━━ Given text ━━

A journalist from Santiago de Cuba shares how Cubans see the new beginning between their country and the U.S.
By María C. López Campistrous
“Today, the united states of America is changing its relationship with the people of Cuba.” This was how President Barack Obama’s speech began that memorable day at noon on December 17, 2014. We were waiting to hear his words all morning long; both his and President Raúl Castro’s speeches had been announced without explanation.
For many, such news was unbelievable after more than five decades of threats and insults, more than 55 years to hear and that such walls were being taken down. We finally witnessed their crumbling and the beginning of a new bridge being built.
What joy, what tears on all sides — though for some, it recalled painful moments and a doubt as to whether this would be a lasting process to more openness. We could see another type of language beginning
to be used.
The two leaders recognized, for example, that the two countries have “profound differences, particularly on issues related to national sovereignty, democracy, human rights and foreign policy,” as President
Or as President Obama said: “We can do more to support the Cuban people and promote our values through engagement. After all, these 50 years have shown that isolation has not worked. It’s time for a new approach.”
And so they took this first public step, knowing that the moment of this meeting had been nearing for more than a year. It would radically change everything from what had happened between the two countries up to now.
People also rejoiced as prisoners of both countries returned home. Four families on both sides of the Florida Strait were finally reunited, as a husband, son or father came back home. In Cuba, such an act was possible because of almost 17 years of legal battles, campaigns and seeking international support, despite a series of concrete measures taken.
Both leaders surprised many by publically declaring their gratitude to Pope Francis and the Vatican for the role they played in encouraging them to work together for the common good of both peoples. The Holy Father lent his support with a personal letter to both leaders, encouraging them to work to resolve humanitarian situations, like the release of detainees. In fact, Obama pointed to how the Holy Father’s “moral example shows us the importance of pursuing the world as it should be, rather than simply settling for the world as it is.”
How many fears, and yet how many hopes, were awakened in everyone. There was no lack of opinion on either side after they announced change, nor will there be lack of resistance to it. Some were happy about the possibility for change, while others continue seeing it as impossible and politically incorrect. Prejudices also remain in some, as do doubts — understandably. After decades of attacks and misunderstandings, some wonder how it is possible to trust one another. But the majority of people trust that these new steps to a greater openness are taking us tangibly to a new reality, and this fills people with joy.
Small steps have continued since then. Three rounds of talks in Havana and Washington (in January, February and May) between the official delegations of Cuba and the U.S. have laid down a pathway. Two experienced diplomats oversaw the talks: Josefina Vida, the Cuban Foreign Ministry’s head of North American affairs, and Roberta Jacobson, United States Assistant Secretary of State for Western Hemisphere Affairs.
Change in the rhetoric on both sides announces new times. For example, there have been telephone conversations between the heads of state and their personal meeting during the Summit of the Americas in Panama last April, plus financial benefits for remittances and commercial exchanges. Members of the U.S. Congress have also
visited Cuba to meet with government authorities here to promote closer ties between the two countries during this initial stage of the process of reestablishing normalized bilateral relations.

━━━

> **List of tasks**:
(A) Update the Cuba and U.S. article: give everything from "By María C." down to "announced without explanation." again, with "noon" replaced by "midday".
(B) Answer these questions from the Cuba and U.S. article:
(i) On what date did President Obama give the speech that opens with the change in relations?
(ii) How many families were reunited when prisoners of both countries returned home?
(iii) Who was the Cuban Foreign Ministry's head of North American affairs during the talks?

━━ Extracted material ━━

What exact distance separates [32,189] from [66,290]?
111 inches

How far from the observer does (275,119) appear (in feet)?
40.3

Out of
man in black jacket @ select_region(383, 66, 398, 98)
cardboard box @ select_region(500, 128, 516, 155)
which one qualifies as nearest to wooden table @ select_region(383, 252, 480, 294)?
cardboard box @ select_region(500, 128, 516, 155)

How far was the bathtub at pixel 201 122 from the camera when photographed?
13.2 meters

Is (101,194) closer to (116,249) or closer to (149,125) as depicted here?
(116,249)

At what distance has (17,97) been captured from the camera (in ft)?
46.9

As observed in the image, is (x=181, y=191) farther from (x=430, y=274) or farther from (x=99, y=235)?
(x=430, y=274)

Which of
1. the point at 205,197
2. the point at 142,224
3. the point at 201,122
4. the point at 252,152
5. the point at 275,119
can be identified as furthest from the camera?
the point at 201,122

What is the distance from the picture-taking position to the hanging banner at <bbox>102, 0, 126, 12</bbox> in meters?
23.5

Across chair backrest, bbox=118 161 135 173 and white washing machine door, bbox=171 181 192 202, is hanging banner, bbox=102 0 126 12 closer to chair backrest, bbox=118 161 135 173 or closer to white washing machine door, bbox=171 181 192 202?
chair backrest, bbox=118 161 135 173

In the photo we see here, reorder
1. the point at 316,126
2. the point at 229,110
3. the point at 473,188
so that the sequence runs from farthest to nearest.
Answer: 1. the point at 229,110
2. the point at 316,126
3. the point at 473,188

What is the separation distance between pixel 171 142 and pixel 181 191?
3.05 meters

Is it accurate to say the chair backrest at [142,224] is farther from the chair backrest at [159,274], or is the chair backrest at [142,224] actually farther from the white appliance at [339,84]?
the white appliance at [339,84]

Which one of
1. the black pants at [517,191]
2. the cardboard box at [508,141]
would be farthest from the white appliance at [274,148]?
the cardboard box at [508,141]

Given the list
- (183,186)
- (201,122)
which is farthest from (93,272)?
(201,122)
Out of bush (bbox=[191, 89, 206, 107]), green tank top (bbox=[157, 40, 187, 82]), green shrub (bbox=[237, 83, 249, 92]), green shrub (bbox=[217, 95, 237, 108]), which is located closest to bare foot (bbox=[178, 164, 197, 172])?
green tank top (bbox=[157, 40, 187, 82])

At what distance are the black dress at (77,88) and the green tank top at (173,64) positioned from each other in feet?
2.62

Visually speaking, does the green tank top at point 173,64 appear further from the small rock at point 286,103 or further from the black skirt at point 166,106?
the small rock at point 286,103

━━━

> **Outputs**:
(A)
By María C. López Campistrous
“Today, the united states of America is changing its relationship with the people of Cuba.” This was how President Barack Obama’s speech began that memorable day at midday on December 17, 2014. We were waiting to hear his words all morning long; both his and President Raúl Castro’s speeches had been announced without explanation.

(B)
(i) December 17, 2014
(ii) Four
(iii) Josefina Vida